長時間労働で過労死する事件が問題となっている中、労働者のプライベートな時間を守るのがサバティカル休暇の役目なのです。
サバティカル休暇を取り入れている企業は年々増加しています。
もしサバティカル休暇のある企業を求めて転職活動をしている場合は、転職エージェントを利用してみましょう。
転職エージェントは希望条件に沿った企業の求人を紹介してくれます。
サバティカル休暇のメリット
ここでサバティカル休暇のメリットをご紹介します。
プライベートな時間に使うことができるサバティカル休暇はどんなメリットを持っているのでしょうか。
長期休暇でリフレッシュできる
一般企業であれば週休2日制を導入していることが多いので、通常休暇は週に2日となります。
しかし、2日だけでは仕事のストレスや蓄積した疲労を癒すことは難しくなります。
サバティカル休暇は長期休暇なので、そんなストレスや疲労を癒して心身ともにリフレッシュすることが可能です。
精神的な負担や過労死にもつながる疲れを癒せることは健康面でのメリットが大きいといえるでしょう。
さらに、育児や介護といった家庭内の課題にも取り組むことができるため、これらにまつわる離職を防ぐこともできます。
モチベーションが上がる
心身のリフレッシュができる長期休暇があることで、働く側のモチベーションもアップします。
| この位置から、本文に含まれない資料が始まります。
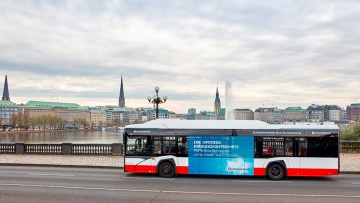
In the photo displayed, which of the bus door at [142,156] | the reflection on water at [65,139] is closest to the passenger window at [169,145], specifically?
the bus door at [142,156]

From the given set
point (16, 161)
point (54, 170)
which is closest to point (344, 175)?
point (54, 170)

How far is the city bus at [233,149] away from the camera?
1892 centimetres

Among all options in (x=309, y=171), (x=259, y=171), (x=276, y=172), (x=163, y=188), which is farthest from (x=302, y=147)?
(x=163, y=188)

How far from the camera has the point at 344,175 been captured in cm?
2134

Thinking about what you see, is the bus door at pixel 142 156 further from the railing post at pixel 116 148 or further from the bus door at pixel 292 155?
the railing post at pixel 116 148

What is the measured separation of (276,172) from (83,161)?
13.5m

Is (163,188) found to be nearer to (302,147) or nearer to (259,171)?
(259,171)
また、企業から離れた場所で新たな経験を積むこともできるのがサバティカル休暇です。
- 海外留学
- 資格取得
- ボランティア活動
- 社会人インターン
こういった経験を積む中で、働いているだけでは得られない知識や人脈を身につけることができます。
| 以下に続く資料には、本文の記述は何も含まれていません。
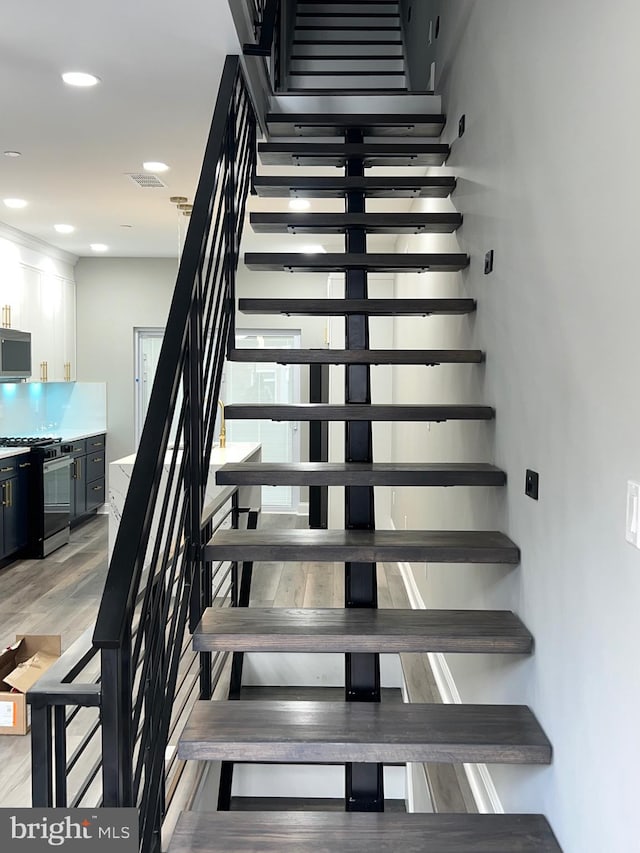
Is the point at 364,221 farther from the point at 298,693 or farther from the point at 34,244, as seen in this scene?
the point at 34,244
視野が広がることで新たな価値観が生まれ、新しい発想や可能性を得るきっかけにもなるでしょう。
こういった発想や可能性は企業の財産にもなりますし、働く側のモチベーションも上がります。
働く側のモチベーションが上がれば企業としての生産性も上がるので、双方にとってメリットがあるといえます。
貴重な経験ができることもある
日本企業は就職後に長期休暇が取れないことでも有名です。
海外留学や大学院、専門学校など新たな知識を身につけるための進路は休職や退職をしなければ叶えられませんでした。
しかし、サバティカル休暇があればそんなイメージを覆して長期休暇を取ることができます。
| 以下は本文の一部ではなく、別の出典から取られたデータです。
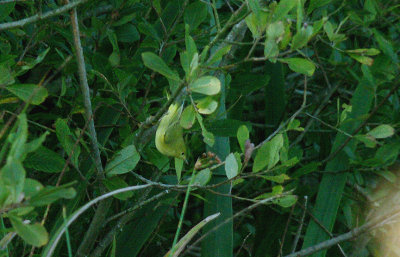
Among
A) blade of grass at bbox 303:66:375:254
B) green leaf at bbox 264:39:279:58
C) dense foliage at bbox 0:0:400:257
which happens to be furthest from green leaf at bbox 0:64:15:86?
blade of grass at bbox 303:66:375:254

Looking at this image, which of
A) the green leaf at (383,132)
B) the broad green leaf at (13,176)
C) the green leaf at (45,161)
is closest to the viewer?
the broad green leaf at (13,176)

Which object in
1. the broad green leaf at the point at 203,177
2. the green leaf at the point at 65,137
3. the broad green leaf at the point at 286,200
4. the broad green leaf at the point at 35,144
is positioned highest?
the broad green leaf at the point at 35,144

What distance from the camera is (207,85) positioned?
0.64 metres

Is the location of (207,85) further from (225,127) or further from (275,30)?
(225,127)

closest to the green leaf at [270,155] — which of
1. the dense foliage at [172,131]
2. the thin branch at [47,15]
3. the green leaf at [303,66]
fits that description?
the dense foliage at [172,131]

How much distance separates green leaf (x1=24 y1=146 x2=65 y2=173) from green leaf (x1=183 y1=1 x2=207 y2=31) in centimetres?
32

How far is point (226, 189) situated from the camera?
1.10 metres

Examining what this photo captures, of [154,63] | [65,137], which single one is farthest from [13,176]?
[65,137]

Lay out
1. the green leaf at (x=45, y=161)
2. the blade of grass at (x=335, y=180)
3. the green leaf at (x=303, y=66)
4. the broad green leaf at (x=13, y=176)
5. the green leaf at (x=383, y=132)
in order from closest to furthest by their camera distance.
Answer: the broad green leaf at (x=13, y=176) < the green leaf at (x=303, y=66) < the green leaf at (x=45, y=161) < the green leaf at (x=383, y=132) < the blade of grass at (x=335, y=180)

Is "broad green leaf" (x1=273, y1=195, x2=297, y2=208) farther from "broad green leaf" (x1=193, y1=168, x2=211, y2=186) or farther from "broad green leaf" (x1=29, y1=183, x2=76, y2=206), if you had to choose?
"broad green leaf" (x1=29, y1=183, x2=76, y2=206)

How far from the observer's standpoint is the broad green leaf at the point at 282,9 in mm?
708

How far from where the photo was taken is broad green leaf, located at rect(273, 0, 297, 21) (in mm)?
708

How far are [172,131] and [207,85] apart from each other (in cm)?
11

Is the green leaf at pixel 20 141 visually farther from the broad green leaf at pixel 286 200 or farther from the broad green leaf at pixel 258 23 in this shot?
the broad green leaf at pixel 286 200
会社を休職・退職せずにスキルアップに繋がる経験をすることができるのです。
働く側がサバティカル休暇を利用してスキルアップすれば、企業に優秀な人材が増えることになります。
企業によってはこういったスキルアップを目的としたサバティカル休暇に手当金を出す場合もあるようです。
サバティカル休暇のデメリット
メリットがあればデメリットもあるのが普通です。
サバティカル休暇にはどんなデメリットがあるのでしょうか。
業務分担が大変
1人の社員が長期休暇を取る時は、担当業務を他の社員に任せなければなりません。
その場合、他の社員は自分の担当業務に加えて休暇をとっている社員の業務もやらなければならないので負担が大きくなります。
引き継ぎや連絡をしっかりしていないと現場が混乱し、業務量が無駄に増加してしまう可能性があります。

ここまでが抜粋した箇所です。